Problems and tasks -
1) Translate this sentence from the WI4MPI extract into Spanish: "The underlying hash table mechanism presented earlier is contained in engine.*, engine_fn.* and utash.h."
2) Return the passage of the WI4MPI extract that runs from "The underlying hash" up to and including "by the application.".

Extract to read -

◆ ◆ ◆ ◆

Fig. 3 ASM Code chooser

A_MPI_Function

All translations are executed thanks to some mappers defined within mappers.h using an underlying hash table mechanism named uthash (https://troydhanson.github.io/uthash/) The mappers (see example below) always have the same syntax :

mapper_name_a2r(&buf, &buf_tmp);
mapper_name_r2a(&buf, &buf_tmp);

In case of an a2r translation, buf_tmp represent the translation of buf and vice versa for an r2a translation.

Example:

A_MPI_Send(void *buf, int count, A_MPI_Datatype datatype, int dest, int tag,
           A_MPI_Comm comm) {
  void *buf_tmp;
  const_buffer_conv_a2r(&buf, &buf_tmp); // mapper
  R_MPI_Datatype datatype_tmp;
  datatype_conv_a2r(&datatype, &datatype_tmp); // mapper
  int dest_tmp;
  dest_conv_a2r(&dest, &dest_tmp); // mapper
  int tag_tmp;
  tag_conv_a2r(&tag, &tag_tmp); // mapper
  R_MPI_Comm comm_tmp;
  comm_conv_a2r(&comm, &comm_tmp); // mapper
  int ret_tmp = LOCAL_MPI_Send(buf_tmp, count, datatype_tmp, dest_tmp, tag_tmp,
                               comm_tmp); // Runtime MPI_Send call
  return error_code_conv_r2a(ret_tmp);
}

R_MPI_Function

In R_MPI_Function, the arguments are directly passed to the MPI runtime call

int R_MPI_Send(void *buf, int count, R_MPI_Datatype datatype, int dest, int tag,
               R_MPI_Comm comm) {

  int ret_tmp = LOCAL_MPI_Send(buf, count, datatype, dest, tag, comm);

  return ret_tmp;
}

Hash table

The underlying hash table mechanism presented earlier is contained in engine.*, engine_fn.* and utash.h. For each MPI objects, two tables are created. One for the constants, and one for the MPI_Type created by the application.

The different types being:

  • MPI_Comm

  • MPI_Datatype

  • MPI_Errhandler

  • MPI_Group

  • MPI_Op

  • MPI_Request (Split en 2 tables, in order to dissociate blocking requests from asynchronous requests)

  • MPI_File

The table within engine_fn.* contains the following translation:

  • MPI_Handler_function

  • MPI_Comm_copy_attr_function

  • MPI_Comm_delete_function

  • MPI_Type_delete_function

  • MPI_Comm_errhandler_function

  • MPI_File_errhandler_function

Thread safety

To make WI4MPI usable in a multithread environment, the in_w (see above) variable is TLS protected.

  • __thread int in_w=0; (test_wrapper_generation.c:118)

◆ ◆ ◆ ◆

Data excerpt -
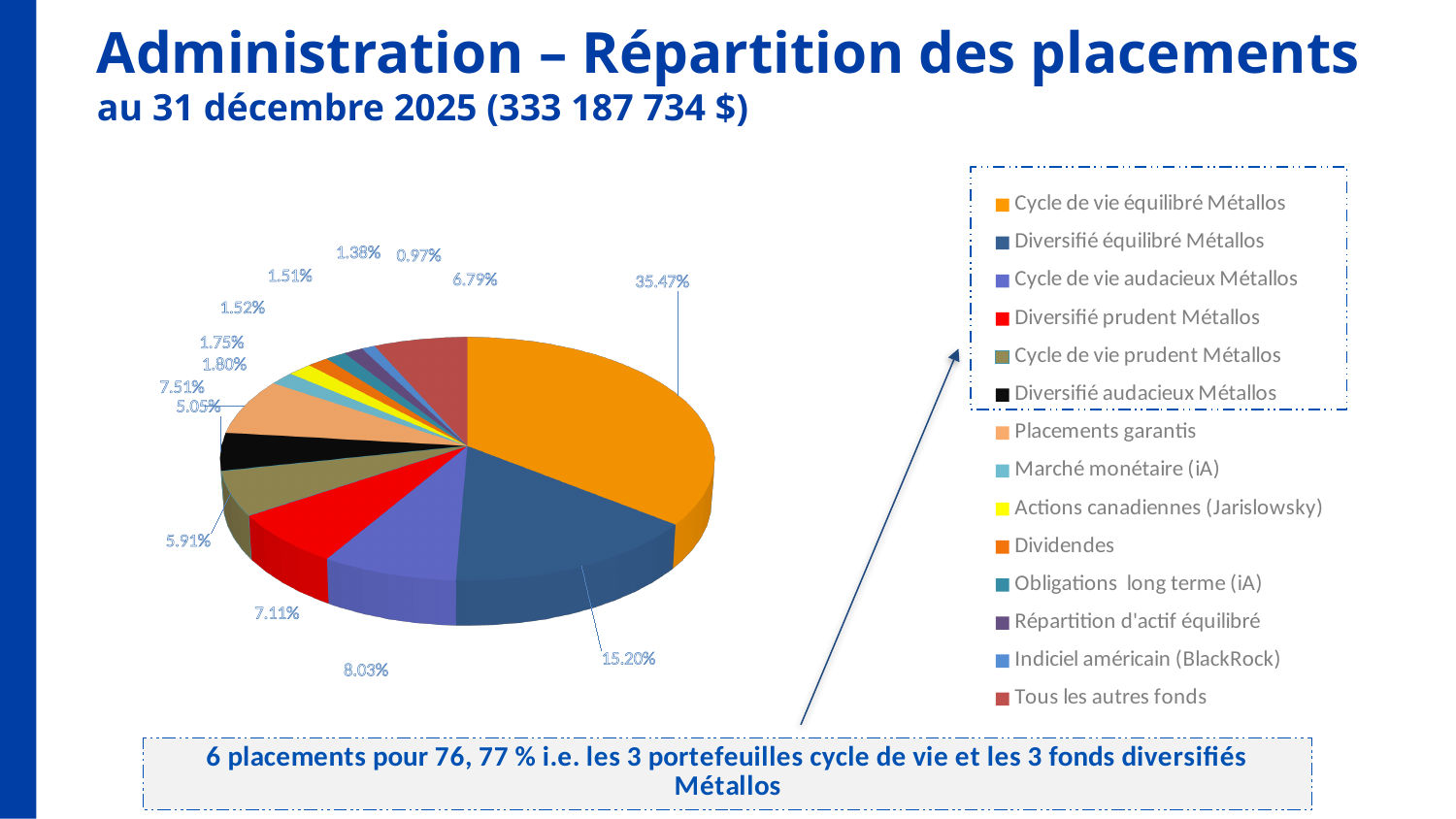
What kind of chart is shown on the slide? pie chart What is the value shown for Tous les autres fonds? 6.79% What is the value shown for Diversifié prudent Métallos? 7.11% What colour is the slice for Diversifié audacieux Métallos? black What share of the pie does Cycle de vie équilibré Métallos represent? 35.47% Which is larger, the slice for Placements garantis or the slice for Cycle de vie prudent Métallos? Placements garantis Which category has the smallest slice of the pie? Indiciel américain (BlackRock) What is the value shown for Cycle de vie audacieux Métallos? 8.03% How many categories does the legend list? 14 What is the difference between the values for Cycle de vie équilibré Métallos and Diversifié équilibré Métallos? 20.27% Which category has the largest slice of the pie? Cycle de vie équilibré Métallos What is the value shown for Diversifié équilibré Métallos? 15.20%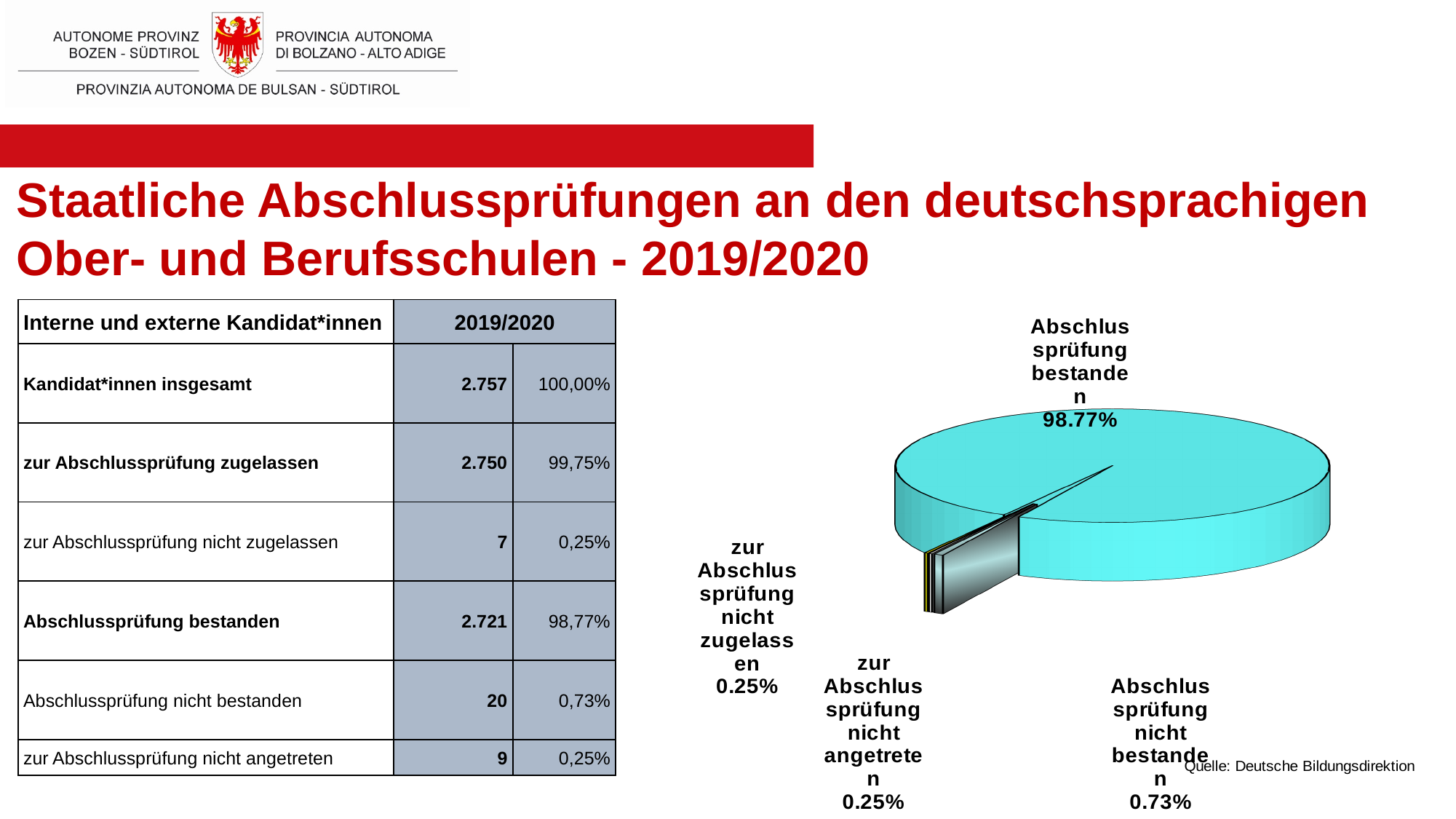
What share of the pie does "Abschlussprüfung bestanden" have? 98.77% How many slices does the pie chart have? 4 What share of the pie does "zur Abschlussprüfung nicht zugelassen" have? 0.25% What share of the pie does "zur Abschlussprüfung nicht angetreten" have? 0.25% What is the difference between the shares of "Abschlussprüfung nicht bestanden" and "zur Abschlussprüfung nicht angetreten" in the pie chart? 0.48% Which slice of the pie chart is the largest? Abschlussprüfung bestanden Is the share of "Abschlussprüfung bestanden" in the pie chart greater or less than 90%? greater Which is larger in the pie chart: "Abschlussprüfung nicht bestanden" or "zur Abschlussprüfung nicht zugelassen"? Abschlussprüfung nicht bestanden What colour is the largest slice of the pie chart? light blue (cyan) What kind of chart is shown on the slide? pie chart What is the source cited below the pie chart? Quelle: Deutsche Bildungsdirektion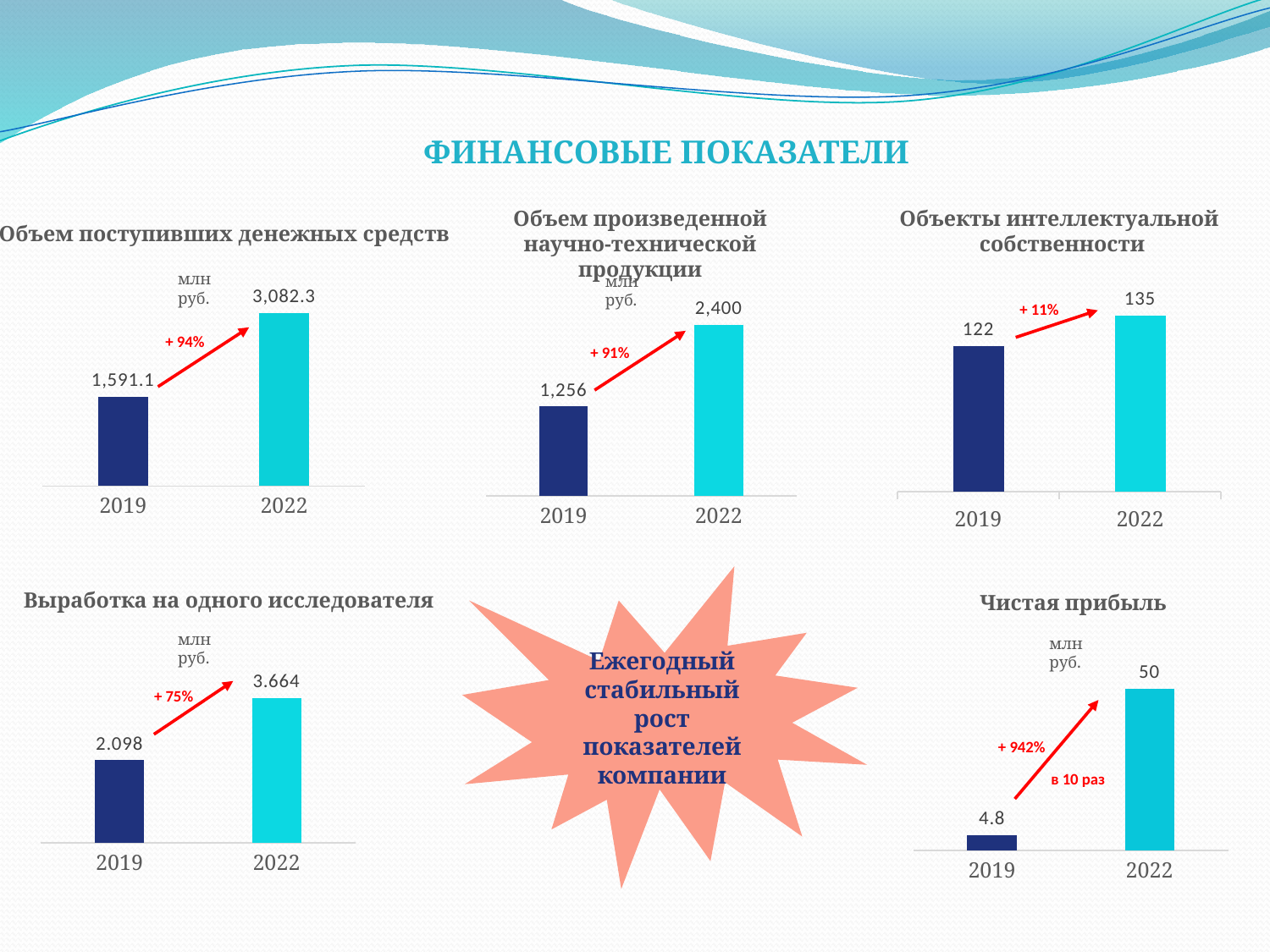
In the chart titled "Чистая прибыль", what is the value for 2019? 4.8 In the chart titled "Объем поступивших денежных средств", what is the value for 2022? 3,082.3 In the chart titled "Выработка на одного исследователя", what is the difference between the 2022 and 2019 values? 1.566 In the chart titled "Чистая прибыль", which year has the higher value, 2019 or 2022? 2022 How many bars are plotted in the chart titled "Объем произведенной научно-технической продукции"? 2 What kind of chart is the one titled "Чистая прибыль"? bar chart In the chart titled "Объем поступивших денежных средств", which year has the lowest value? 2019 In the chart titled "Объекты интеллектуальной собственности", what is the value for 2022? 135 What percentage growth is annotated on the chart titled "Объем произведенной научно-технической продукции"? + 91% In the chart titled "Объем произведенной научно-технической продукции", what is the value for 2019? 1,256 In the chart titled "Выработка на одного исследователя", do the values rise or fall from 2019 to 2022? rise In the chart titled "Объекты интеллектуальной собственности", what is the difference between the 2022 and 2019 values? 13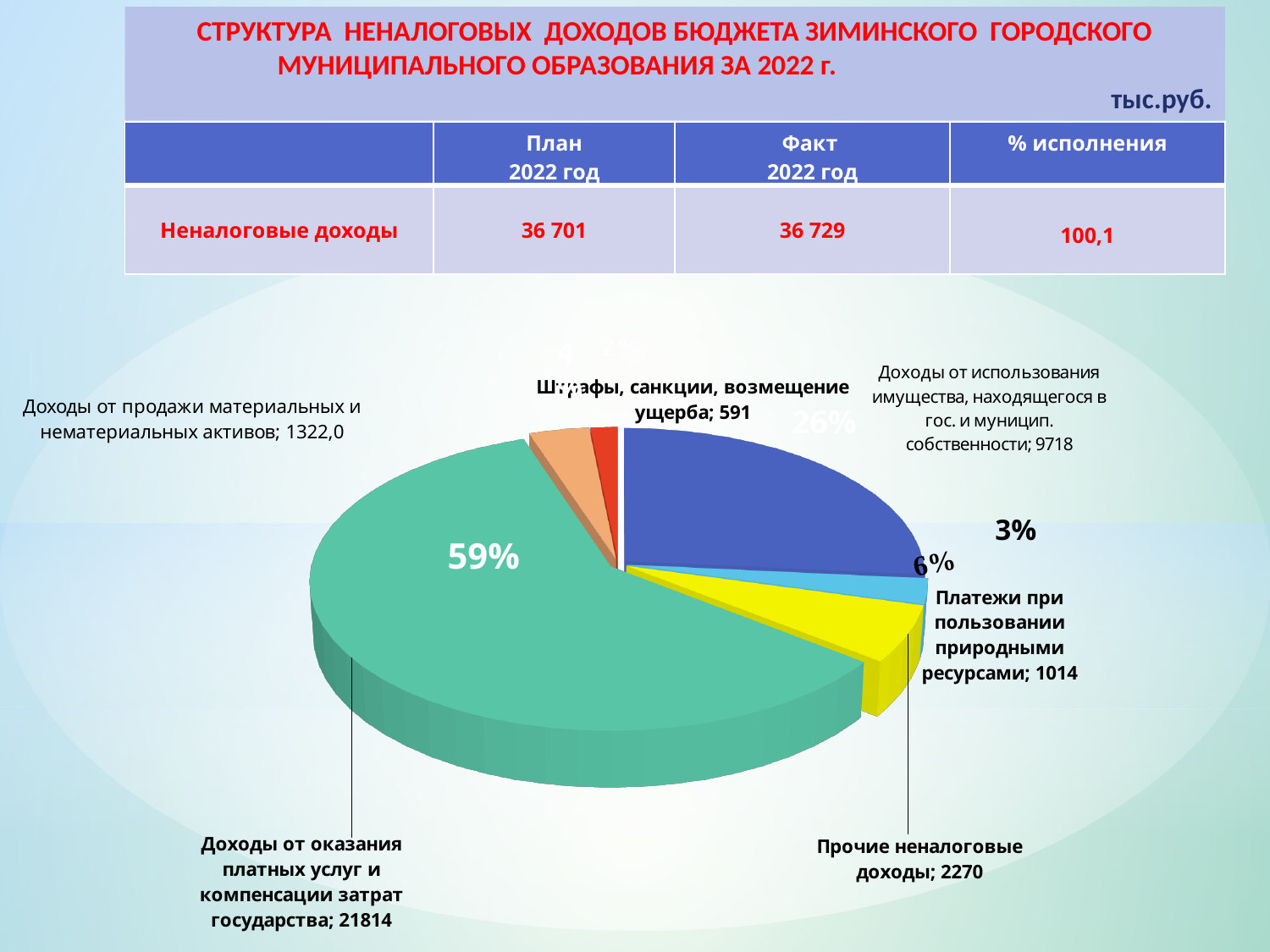
Which category has the smallest slice of the pie? Штрафы, санкции, возмещение ущерба Which category has the largest slice of the pie? Доходы от оказания платных услуг и компенсации затрат государства What is the value for «Платежи при пользовании природными ресурсами»? 1014 What kind of chart is shown on the slide? Pie chart What is the value for «Прочие неналоговые доходы»? 2270 What is the value for «Доходы от оказания платных услуг и компенсации затрат государства»? 21814 What is the value for «Штрафы, санкции, возмещение ущерба»? 591 How many categories (slices) does the pie chart show? 6 Which is larger: «Прочие неналоговые доходы» or «Платежи при пользовании природными ресурсами»? Прочие неналоговые доходы What share of the pie does «Доходы от оказания платных услуг и компенсации затрат государства» represent? 59% What is the value for «Доходы от использования имущества, находящегося в гос. и муницип. собственности»? 9718 What is the difference between «Доходы от оказания платных услуг и компенсации затрат государства» and «Доходы от использования имущества, находящегося в гос. и муницип. собственности»? 12096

◆ ◆ ◆ ◆

Numbered responses -
1) El mecanismo subyacente de tabla hash presentado anteriormente está contenido en engine.*, engine_fn.* y utash.h.

2)
The underlying hash table mechanism presented earlier is contained in engine.*, engine_fn.* and utash.h. For each MPI objects, two tables are created. One for the constants, and one for the MPI_Type created by the application.